◆ **TASK DIRECTIONS**: Please render the material as a Markdown table with the columns No. and Line, taking only the lines from the one containing "Looking at the picture, is" through the final line and leaving out blank lines.

◆ **RECORDS PROVIDED**:

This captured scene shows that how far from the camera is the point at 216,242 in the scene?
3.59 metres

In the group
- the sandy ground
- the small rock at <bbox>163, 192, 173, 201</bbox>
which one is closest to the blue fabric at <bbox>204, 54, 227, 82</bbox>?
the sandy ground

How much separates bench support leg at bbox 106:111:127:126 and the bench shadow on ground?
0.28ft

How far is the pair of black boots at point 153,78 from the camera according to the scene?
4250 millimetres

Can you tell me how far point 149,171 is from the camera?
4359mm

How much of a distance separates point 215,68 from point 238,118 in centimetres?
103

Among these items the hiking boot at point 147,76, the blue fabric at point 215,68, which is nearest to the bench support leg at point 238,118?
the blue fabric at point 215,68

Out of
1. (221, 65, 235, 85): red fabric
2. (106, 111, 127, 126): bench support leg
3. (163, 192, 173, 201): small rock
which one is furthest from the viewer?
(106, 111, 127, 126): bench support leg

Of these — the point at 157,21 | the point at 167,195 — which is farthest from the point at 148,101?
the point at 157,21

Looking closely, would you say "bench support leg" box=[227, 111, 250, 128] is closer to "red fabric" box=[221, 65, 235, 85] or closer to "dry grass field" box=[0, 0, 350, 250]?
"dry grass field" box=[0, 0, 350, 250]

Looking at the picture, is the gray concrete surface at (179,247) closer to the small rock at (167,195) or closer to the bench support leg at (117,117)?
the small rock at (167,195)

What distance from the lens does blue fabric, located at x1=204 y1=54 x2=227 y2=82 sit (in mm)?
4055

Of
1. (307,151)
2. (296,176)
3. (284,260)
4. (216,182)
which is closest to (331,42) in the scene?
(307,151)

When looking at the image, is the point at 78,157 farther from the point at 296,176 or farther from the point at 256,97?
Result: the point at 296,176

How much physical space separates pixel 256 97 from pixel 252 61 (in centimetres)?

◆ **ANSWER BELOW**:
| No. | Line |
|---|---|
| 1 | Looking at the picture, is the gray concrete surface at (179,247) closer to the small rock at (167,195) or closer to the bench support leg at (117,117)? |
| 2 | the small rock at (167,195) |
| 3 | What distance from the lens does blue fabric, located at x1=204 y1=54 x2=227 y2=82 sit (in mm)? |
| 4 | 4055 |
| 5 | Of |
| 6 | 1. (307,151) |
| 7 | 2. (296,176) |
| 8 | 3. (284,260) |
| 9 | 4. (216,182) |
| 10 | which is closest to (331,42) in the scene? |
| 11 | (307,151) |
| 12 | When looking at the image, is the point at 78,157 farther from the point at 296,176 or farther from the point at 256,97? |
| 13 | Result: the point at 296,176 |
| 14 | How much physical space separates pixel 256 97 from pixel 252 61 (in centimetres)? |